The growth of solid tumors and metastases beyond a certain size limit of 1.4 to 2.5 mm in diameter (1) is enabled by the tumor-induced sprouting of blood vessels, a process termed angiogenesis. Folkman and colleagues (2) first identified a soluble growth-factor referred to as tumor-angiogenesis factor (TAF) produced by tumors that could induce the growth of such new capillaries. This in turn led to the concept of antiangiogenesis as tumor therapy (3). Experimental verification of this mechanism in a rabbit model (4), research discovering details of the cellular processes of tumor angiogenesis (5), and in vivo inhibition of tumor-induced angiogenesis (6) form the basis of most of the work that followed.

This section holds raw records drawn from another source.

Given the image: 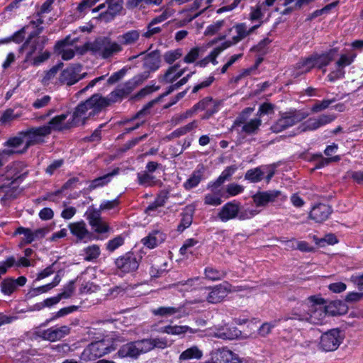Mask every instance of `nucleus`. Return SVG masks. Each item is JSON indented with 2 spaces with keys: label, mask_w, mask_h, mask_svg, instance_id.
Returning a JSON list of instances; mask_svg holds the SVG:
<instances>
[{
  "label": "nucleus",
  "mask_w": 363,
  "mask_h": 363,
  "mask_svg": "<svg viewBox=\"0 0 363 363\" xmlns=\"http://www.w3.org/2000/svg\"><path fill=\"white\" fill-rule=\"evenodd\" d=\"M335 305V303H331L325 306L323 298L310 296L298 310L294 311L291 315L285 316L283 320H297L311 324H323L328 315L334 316L337 314V312L333 310Z\"/></svg>",
  "instance_id": "1"
},
{
  "label": "nucleus",
  "mask_w": 363,
  "mask_h": 363,
  "mask_svg": "<svg viewBox=\"0 0 363 363\" xmlns=\"http://www.w3.org/2000/svg\"><path fill=\"white\" fill-rule=\"evenodd\" d=\"M169 345L165 338L143 339L123 345L117 354L121 358H137L141 354L148 352L154 348L164 349Z\"/></svg>",
  "instance_id": "2"
},
{
  "label": "nucleus",
  "mask_w": 363,
  "mask_h": 363,
  "mask_svg": "<svg viewBox=\"0 0 363 363\" xmlns=\"http://www.w3.org/2000/svg\"><path fill=\"white\" fill-rule=\"evenodd\" d=\"M101 103H103V99H100L99 94H96L78 104L72 114V125H84L88 119L100 113L104 109Z\"/></svg>",
  "instance_id": "3"
},
{
  "label": "nucleus",
  "mask_w": 363,
  "mask_h": 363,
  "mask_svg": "<svg viewBox=\"0 0 363 363\" xmlns=\"http://www.w3.org/2000/svg\"><path fill=\"white\" fill-rule=\"evenodd\" d=\"M309 113L301 110H291L281 113L280 117L272 125L273 133H279L306 119Z\"/></svg>",
  "instance_id": "4"
},
{
  "label": "nucleus",
  "mask_w": 363,
  "mask_h": 363,
  "mask_svg": "<svg viewBox=\"0 0 363 363\" xmlns=\"http://www.w3.org/2000/svg\"><path fill=\"white\" fill-rule=\"evenodd\" d=\"M88 48L98 53L104 59L111 57L123 50L119 41H113L109 38H98L91 43Z\"/></svg>",
  "instance_id": "5"
},
{
  "label": "nucleus",
  "mask_w": 363,
  "mask_h": 363,
  "mask_svg": "<svg viewBox=\"0 0 363 363\" xmlns=\"http://www.w3.org/2000/svg\"><path fill=\"white\" fill-rule=\"evenodd\" d=\"M77 38L71 39L69 36H67L64 40L57 42L55 45V52L60 55L63 60H70L74 55L76 52L83 54L88 48H80L76 43Z\"/></svg>",
  "instance_id": "6"
},
{
  "label": "nucleus",
  "mask_w": 363,
  "mask_h": 363,
  "mask_svg": "<svg viewBox=\"0 0 363 363\" xmlns=\"http://www.w3.org/2000/svg\"><path fill=\"white\" fill-rule=\"evenodd\" d=\"M252 111L250 108L245 109L235 120L233 128L241 127V132L247 135L256 134L262 125V120L256 118L247 121L248 115Z\"/></svg>",
  "instance_id": "7"
},
{
  "label": "nucleus",
  "mask_w": 363,
  "mask_h": 363,
  "mask_svg": "<svg viewBox=\"0 0 363 363\" xmlns=\"http://www.w3.org/2000/svg\"><path fill=\"white\" fill-rule=\"evenodd\" d=\"M40 32L41 29H38V31L30 33L21 46L20 51L26 50V61L30 60L34 55L43 51L47 38L45 37H37Z\"/></svg>",
  "instance_id": "8"
},
{
  "label": "nucleus",
  "mask_w": 363,
  "mask_h": 363,
  "mask_svg": "<svg viewBox=\"0 0 363 363\" xmlns=\"http://www.w3.org/2000/svg\"><path fill=\"white\" fill-rule=\"evenodd\" d=\"M344 334L337 328L324 333L320 340V348L325 352L336 350L344 340Z\"/></svg>",
  "instance_id": "9"
},
{
  "label": "nucleus",
  "mask_w": 363,
  "mask_h": 363,
  "mask_svg": "<svg viewBox=\"0 0 363 363\" xmlns=\"http://www.w3.org/2000/svg\"><path fill=\"white\" fill-rule=\"evenodd\" d=\"M232 291V286L228 282L224 281L205 290L202 299H206V301L210 303H218L222 301Z\"/></svg>",
  "instance_id": "10"
},
{
  "label": "nucleus",
  "mask_w": 363,
  "mask_h": 363,
  "mask_svg": "<svg viewBox=\"0 0 363 363\" xmlns=\"http://www.w3.org/2000/svg\"><path fill=\"white\" fill-rule=\"evenodd\" d=\"M26 140L21 152H27L28 149L33 145L44 143L45 137L49 135L50 129L44 125L39 127L31 128L24 131Z\"/></svg>",
  "instance_id": "11"
},
{
  "label": "nucleus",
  "mask_w": 363,
  "mask_h": 363,
  "mask_svg": "<svg viewBox=\"0 0 363 363\" xmlns=\"http://www.w3.org/2000/svg\"><path fill=\"white\" fill-rule=\"evenodd\" d=\"M81 72L82 66L80 65H71L61 72L58 82L61 84L72 86L86 77V73L82 74Z\"/></svg>",
  "instance_id": "12"
},
{
  "label": "nucleus",
  "mask_w": 363,
  "mask_h": 363,
  "mask_svg": "<svg viewBox=\"0 0 363 363\" xmlns=\"http://www.w3.org/2000/svg\"><path fill=\"white\" fill-rule=\"evenodd\" d=\"M260 24L255 25L250 28H247L245 23H238L233 27V29H235L236 32V35H234L230 40L225 41L223 43L224 48H229L232 45H236L240 41L245 38L247 36L250 35L252 33L254 32L255 29H257ZM232 28L229 29V31H231Z\"/></svg>",
  "instance_id": "13"
},
{
  "label": "nucleus",
  "mask_w": 363,
  "mask_h": 363,
  "mask_svg": "<svg viewBox=\"0 0 363 363\" xmlns=\"http://www.w3.org/2000/svg\"><path fill=\"white\" fill-rule=\"evenodd\" d=\"M26 138L24 131L20 132L17 135L10 138L5 143L4 146L10 149L3 150V154L5 155H11L13 154L21 155L26 152H21L23 150Z\"/></svg>",
  "instance_id": "14"
},
{
  "label": "nucleus",
  "mask_w": 363,
  "mask_h": 363,
  "mask_svg": "<svg viewBox=\"0 0 363 363\" xmlns=\"http://www.w3.org/2000/svg\"><path fill=\"white\" fill-rule=\"evenodd\" d=\"M116 267L123 272H130L136 270L138 267V262L136 257L132 253H127L125 255L116 259Z\"/></svg>",
  "instance_id": "15"
},
{
  "label": "nucleus",
  "mask_w": 363,
  "mask_h": 363,
  "mask_svg": "<svg viewBox=\"0 0 363 363\" xmlns=\"http://www.w3.org/2000/svg\"><path fill=\"white\" fill-rule=\"evenodd\" d=\"M70 332L69 327L64 325L60 328H50L38 332V336L45 340L54 342L59 340L68 335Z\"/></svg>",
  "instance_id": "16"
},
{
  "label": "nucleus",
  "mask_w": 363,
  "mask_h": 363,
  "mask_svg": "<svg viewBox=\"0 0 363 363\" xmlns=\"http://www.w3.org/2000/svg\"><path fill=\"white\" fill-rule=\"evenodd\" d=\"M332 213L331 207L327 204L318 203L311 210L308 218L315 223H322L326 220Z\"/></svg>",
  "instance_id": "17"
},
{
  "label": "nucleus",
  "mask_w": 363,
  "mask_h": 363,
  "mask_svg": "<svg viewBox=\"0 0 363 363\" xmlns=\"http://www.w3.org/2000/svg\"><path fill=\"white\" fill-rule=\"evenodd\" d=\"M240 210V203L228 202L225 203L219 211L218 218L222 222H227L238 216Z\"/></svg>",
  "instance_id": "18"
},
{
  "label": "nucleus",
  "mask_w": 363,
  "mask_h": 363,
  "mask_svg": "<svg viewBox=\"0 0 363 363\" xmlns=\"http://www.w3.org/2000/svg\"><path fill=\"white\" fill-rule=\"evenodd\" d=\"M280 195L279 191H259L253 195V201L256 206H266L268 203L274 202Z\"/></svg>",
  "instance_id": "19"
},
{
  "label": "nucleus",
  "mask_w": 363,
  "mask_h": 363,
  "mask_svg": "<svg viewBox=\"0 0 363 363\" xmlns=\"http://www.w3.org/2000/svg\"><path fill=\"white\" fill-rule=\"evenodd\" d=\"M215 330L212 335L223 340H233L241 335V331L236 327L226 328L225 325H216L215 326Z\"/></svg>",
  "instance_id": "20"
},
{
  "label": "nucleus",
  "mask_w": 363,
  "mask_h": 363,
  "mask_svg": "<svg viewBox=\"0 0 363 363\" xmlns=\"http://www.w3.org/2000/svg\"><path fill=\"white\" fill-rule=\"evenodd\" d=\"M70 233L77 238V241H82L91 236L84 221H77L69 224Z\"/></svg>",
  "instance_id": "21"
},
{
  "label": "nucleus",
  "mask_w": 363,
  "mask_h": 363,
  "mask_svg": "<svg viewBox=\"0 0 363 363\" xmlns=\"http://www.w3.org/2000/svg\"><path fill=\"white\" fill-rule=\"evenodd\" d=\"M68 116L67 113H63L61 115L56 116L53 117L48 124L44 125L45 127H48L50 129V133H52V130H63L65 129H69L74 125H72V121L67 122V123H64L65 121L67 119Z\"/></svg>",
  "instance_id": "22"
},
{
  "label": "nucleus",
  "mask_w": 363,
  "mask_h": 363,
  "mask_svg": "<svg viewBox=\"0 0 363 363\" xmlns=\"http://www.w3.org/2000/svg\"><path fill=\"white\" fill-rule=\"evenodd\" d=\"M160 55L159 52L154 51L147 55L144 60V67L148 71L145 72L143 76L144 79H147L149 76L150 72L157 70L160 66Z\"/></svg>",
  "instance_id": "23"
},
{
  "label": "nucleus",
  "mask_w": 363,
  "mask_h": 363,
  "mask_svg": "<svg viewBox=\"0 0 363 363\" xmlns=\"http://www.w3.org/2000/svg\"><path fill=\"white\" fill-rule=\"evenodd\" d=\"M127 94L128 91L126 89L118 87L116 90L113 91L107 97H104L99 94L100 99H103V103H101L103 108L122 99L127 95Z\"/></svg>",
  "instance_id": "24"
},
{
  "label": "nucleus",
  "mask_w": 363,
  "mask_h": 363,
  "mask_svg": "<svg viewBox=\"0 0 363 363\" xmlns=\"http://www.w3.org/2000/svg\"><path fill=\"white\" fill-rule=\"evenodd\" d=\"M215 363H236L238 360L236 354L225 348L218 350L214 354Z\"/></svg>",
  "instance_id": "25"
},
{
  "label": "nucleus",
  "mask_w": 363,
  "mask_h": 363,
  "mask_svg": "<svg viewBox=\"0 0 363 363\" xmlns=\"http://www.w3.org/2000/svg\"><path fill=\"white\" fill-rule=\"evenodd\" d=\"M165 240L164 235L158 231L155 230L149 233V235L142 240L143 244L150 249H152L162 243Z\"/></svg>",
  "instance_id": "26"
},
{
  "label": "nucleus",
  "mask_w": 363,
  "mask_h": 363,
  "mask_svg": "<svg viewBox=\"0 0 363 363\" xmlns=\"http://www.w3.org/2000/svg\"><path fill=\"white\" fill-rule=\"evenodd\" d=\"M314 60L312 55L301 60L295 66L294 75L296 77L310 72L315 67Z\"/></svg>",
  "instance_id": "27"
},
{
  "label": "nucleus",
  "mask_w": 363,
  "mask_h": 363,
  "mask_svg": "<svg viewBox=\"0 0 363 363\" xmlns=\"http://www.w3.org/2000/svg\"><path fill=\"white\" fill-rule=\"evenodd\" d=\"M199 330H194L187 325H167L161 328V332L173 335H181L189 333H196Z\"/></svg>",
  "instance_id": "28"
},
{
  "label": "nucleus",
  "mask_w": 363,
  "mask_h": 363,
  "mask_svg": "<svg viewBox=\"0 0 363 363\" xmlns=\"http://www.w3.org/2000/svg\"><path fill=\"white\" fill-rule=\"evenodd\" d=\"M140 32L138 30H130L118 37V40L123 45H132L135 44L140 39Z\"/></svg>",
  "instance_id": "29"
},
{
  "label": "nucleus",
  "mask_w": 363,
  "mask_h": 363,
  "mask_svg": "<svg viewBox=\"0 0 363 363\" xmlns=\"http://www.w3.org/2000/svg\"><path fill=\"white\" fill-rule=\"evenodd\" d=\"M91 345L99 358L115 350V347L112 345V342L109 339L91 342Z\"/></svg>",
  "instance_id": "30"
},
{
  "label": "nucleus",
  "mask_w": 363,
  "mask_h": 363,
  "mask_svg": "<svg viewBox=\"0 0 363 363\" xmlns=\"http://www.w3.org/2000/svg\"><path fill=\"white\" fill-rule=\"evenodd\" d=\"M179 67V65L178 64L170 67L162 77L161 82L164 84L173 83L177 79L181 77L184 74L185 70L181 69L178 71L177 69Z\"/></svg>",
  "instance_id": "31"
},
{
  "label": "nucleus",
  "mask_w": 363,
  "mask_h": 363,
  "mask_svg": "<svg viewBox=\"0 0 363 363\" xmlns=\"http://www.w3.org/2000/svg\"><path fill=\"white\" fill-rule=\"evenodd\" d=\"M203 356V352L197 347L192 346L181 353L179 357V363L190 359H200Z\"/></svg>",
  "instance_id": "32"
},
{
  "label": "nucleus",
  "mask_w": 363,
  "mask_h": 363,
  "mask_svg": "<svg viewBox=\"0 0 363 363\" xmlns=\"http://www.w3.org/2000/svg\"><path fill=\"white\" fill-rule=\"evenodd\" d=\"M336 52L337 50L334 49L330 50L325 54L312 55V57L315 60V66L318 68H322L323 67L328 65L333 60L334 55Z\"/></svg>",
  "instance_id": "33"
},
{
  "label": "nucleus",
  "mask_w": 363,
  "mask_h": 363,
  "mask_svg": "<svg viewBox=\"0 0 363 363\" xmlns=\"http://www.w3.org/2000/svg\"><path fill=\"white\" fill-rule=\"evenodd\" d=\"M60 278L59 275H57V276H55V277L54 278L53 281L51 283L44 285V286H42L35 288V289H32L31 290H30L28 291V293L27 294V296L29 298H32V297L36 296L40 294L45 293V292L50 291V289H52V288L55 287L60 283Z\"/></svg>",
  "instance_id": "34"
},
{
  "label": "nucleus",
  "mask_w": 363,
  "mask_h": 363,
  "mask_svg": "<svg viewBox=\"0 0 363 363\" xmlns=\"http://www.w3.org/2000/svg\"><path fill=\"white\" fill-rule=\"evenodd\" d=\"M181 307L174 306H160L155 308L152 311L153 315L156 316H160L162 318H167L172 316L179 312H181Z\"/></svg>",
  "instance_id": "35"
},
{
  "label": "nucleus",
  "mask_w": 363,
  "mask_h": 363,
  "mask_svg": "<svg viewBox=\"0 0 363 363\" xmlns=\"http://www.w3.org/2000/svg\"><path fill=\"white\" fill-rule=\"evenodd\" d=\"M211 192L206 194L204 197V203L206 205L217 206L222 203V191L221 190L211 189Z\"/></svg>",
  "instance_id": "36"
},
{
  "label": "nucleus",
  "mask_w": 363,
  "mask_h": 363,
  "mask_svg": "<svg viewBox=\"0 0 363 363\" xmlns=\"http://www.w3.org/2000/svg\"><path fill=\"white\" fill-rule=\"evenodd\" d=\"M138 181L139 184L145 187L153 186L160 184V181L155 179L154 176L147 172L138 173Z\"/></svg>",
  "instance_id": "37"
},
{
  "label": "nucleus",
  "mask_w": 363,
  "mask_h": 363,
  "mask_svg": "<svg viewBox=\"0 0 363 363\" xmlns=\"http://www.w3.org/2000/svg\"><path fill=\"white\" fill-rule=\"evenodd\" d=\"M108 4V12L101 14V17H106L109 15L113 18L115 15L118 13L122 9V1L106 0Z\"/></svg>",
  "instance_id": "38"
},
{
  "label": "nucleus",
  "mask_w": 363,
  "mask_h": 363,
  "mask_svg": "<svg viewBox=\"0 0 363 363\" xmlns=\"http://www.w3.org/2000/svg\"><path fill=\"white\" fill-rule=\"evenodd\" d=\"M63 66V63L60 62L52 67H51L49 70H47L44 72V75L42 78V83L44 85H48L52 82L57 76L59 70L62 69Z\"/></svg>",
  "instance_id": "39"
},
{
  "label": "nucleus",
  "mask_w": 363,
  "mask_h": 363,
  "mask_svg": "<svg viewBox=\"0 0 363 363\" xmlns=\"http://www.w3.org/2000/svg\"><path fill=\"white\" fill-rule=\"evenodd\" d=\"M172 1L167 5L162 6L160 10L162 13L153 18V22H163L167 19L172 17L175 13V10L172 8Z\"/></svg>",
  "instance_id": "40"
},
{
  "label": "nucleus",
  "mask_w": 363,
  "mask_h": 363,
  "mask_svg": "<svg viewBox=\"0 0 363 363\" xmlns=\"http://www.w3.org/2000/svg\"><path fill=\"white\" fill-rule=\"evenodd\" d=\"M194 211V208L192 206L186 207L183 213L181 224L179 225V230H183L191 224Z\"/></svg>",
  "instance_id": "41"
},
{
  "label": "nucleus",
  "mask_w": 363,
  "mask_h": 363,
  "mask_svg": "<svg viewBox=\"0 0 363 363\" xmlns=\"http://www.w3.org/2000/svg\"><path fill=\"white\" fill-rule=\"evenodd\" d=\"M320 128L318 118H311L298 127L300 133L315 130Z\"/></svg>",
  "instance_id": "42"
},
{
  "label": "nucleus",
  "mask_w": 363,
  "mask_h": 363,
  "mask_svg": "<svg viewBox=\"0 0 363 363\" xmlns=\"http://www.w3.org/2000/svg\"><path fill=\"white\" fill-rule=\"evenodd\" d=\"M320 128L318 118H311L298 127L300 133L315 130Z\"/></svg>",
  "instance_id": "43"
},
{
  "label": "nucleus",
  "mask_w": 363,
  "mask_h": 363,
  "mask_svg": "<svg viewBox=\"0 0 363 363\" xmlns=\"http://www.w3.org/2000/svg\"><path fill=\"white\" fill-rule=\"evenodd\" d=\"M203 177V172L201 170L194 172L192 175L184 184L186 189H191L196 186L201 182Z\"/></svg>",
  "instance_id": "44"
},
{
  "label": "nucleus",
  "mask_w": 363,
  "mask_h": 363,
  "mask_svg": "<svg viewBox=\"0 0 363 363\" xmlns=\"http://www.w3.org/2000/svg\"><path fill=\"white\" fill-rule=\"evenodd\" d=\"M84 259L86 261L90 262L95 260L99 257L101 250L97 245H92L84 249Z\"/></svg>",
  "instance_id": "45"
},
{
  "label": "nucleus",
  "mask_w": 363,
  "mask_h": 363,
  "mask_svg": "<svg viewBox=\"0 0 363 363\" xmlns=\"http://www.w3.org/2000/svg\"><path fill=\"white\" fill-rule=\"evenodd\" d=\"M117 171H113L111 173H108L107 174H105L102 177L94 179L89 186V189L92 190L94 189L104 186L106 184L108 183L111 180V177L115 175Z\"/></svg>",
  "instance_id": "46"
},
{
  "label": "nucleus",
  "mask_w": 363,
  "mask_h": 363,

In parallel to the experimental work, attempts were being made early on to mathematically model the endothelial cell (EC) sprouting, the interconnection and looping of blood vessels, and their growth toward the tumor induced by TAFs (7). Meanwhile, a model of the extravascular transport of reporter molecules in tumor and normal tissue showed a good fit to one-dimensional diffusion. Furthermore, real tumors were found to provide fewer hindrances to macromolecular transport by diffusion than were surrounding tissue (8).Modeling work that compared experimentally measured TAF profiles predicted that this factor could be secreted outside the neoplasm only after the tumor exceeds a threshold size (9). Patterns of angiogenesis have been examined subsequently using reaction diffusion simulations that focused (for example) on TAF diffusion (10). Furthermore, work by Byrne and Chaplain (11) examined the role of the migration rate of newly sprouted capillaries and its consequences on brush borders and the parameters contributing to successful vascularization of tumors.